Steven Smith conducting
Feb. 27, Carpenter Theatre, Richmond CenterStage
Steven Smith, last of the three remaining music-director candidates to conduct the Richmond Symphony this season, made a persuasive case for himself by making persuasive cases for Beethoven and Berlioz, and a compelling case for Shostakovich, in the first of two Masterworks concerts this weekend.
In Berlioz’s "Le Corsaire" Overture, Smith adopted a tempo that was animated but still broad enough to allow stuttering woodwind figurations to emerge with complete clarity. The string sonorities that he obtained in the Berlioz, and subsequently in Beethoven’s "Emperor" Concerto, had warmth and heft without turning mushy, and were balanced in a way that made the thinness of bass-string sound in the Carpenter Theatre far less pronounced than in other concerts the orchestra has given since the acoustic makeover and reopening of the hall. Winds and brass sounded without reticence, but without overbalancing strings.

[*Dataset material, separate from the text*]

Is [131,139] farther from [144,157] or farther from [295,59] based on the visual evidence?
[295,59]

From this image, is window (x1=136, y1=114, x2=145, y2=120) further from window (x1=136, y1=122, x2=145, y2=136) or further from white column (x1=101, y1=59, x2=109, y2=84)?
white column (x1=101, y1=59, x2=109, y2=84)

Jon Nakamatsu, the piano soloist in the Beethoven, is widely lauded for his interpretations of Chopin, and one could hear why in the crystalline tone and flexible, singing phrasing he brought to the concerto’s lyrical passages, notably in the central adagio. The piano’s generally bright tone – probably a combination of Nakamatsu’s technique and the way piano sound is reflected in this hall – sapped the outer movements, especially the finale, of some of the rhetorical grandeur that the instrument typically projects in this work.
Smith’s treatments of the Beethoven and Berlioz showed gratifying attention to detail and an interpretive approach that straddles classicism and romanticism in pacing, phrasing, accenting and sonority. His treatment of Shostakovich’s Fifth Symphony showed real passion.
The Shostakovich Fifth, typically, is not music to love so much as music to experience in awe. In a really good performance, it is music to be drawn deeply into. This performance was not just really good; it was the most intensely focused I’ve ever heard, live or recorded, from Russian or non-Russian musicians.
From the portentous opening exchange between high and low strings to the brassy, darkly triumphant climax – and most tellingly, in the spare, bleak and distant-sounding string passages of the symphony’s largo movement – Smith and the orchestra captured Shostakovich’s distinctive emotional and spiritual tone, in which tormented silence shadows even the most exuberant or aggressive outburst.
The musicians exploited this work’s contrasts of volume, from barely audible to very loud, and its fibrous sound textures – notably in the low winds and keyboards, harps and percussion – to great effect. Solos sounded, as they really must in this piece, like starkly candid disclosures of very private feelings.
In my experience, admirers of Shostakovich are not over-represented in the Richmond Symphony audience. Still, this audience listened to the Fifth in deep concentration, almost as if lives depended on the outcome (as the composer’s life may well have depended on the reception this work got in Stalinist Russia of the 1930s), and rewarded the performance with a roaring, richly deserved ovation.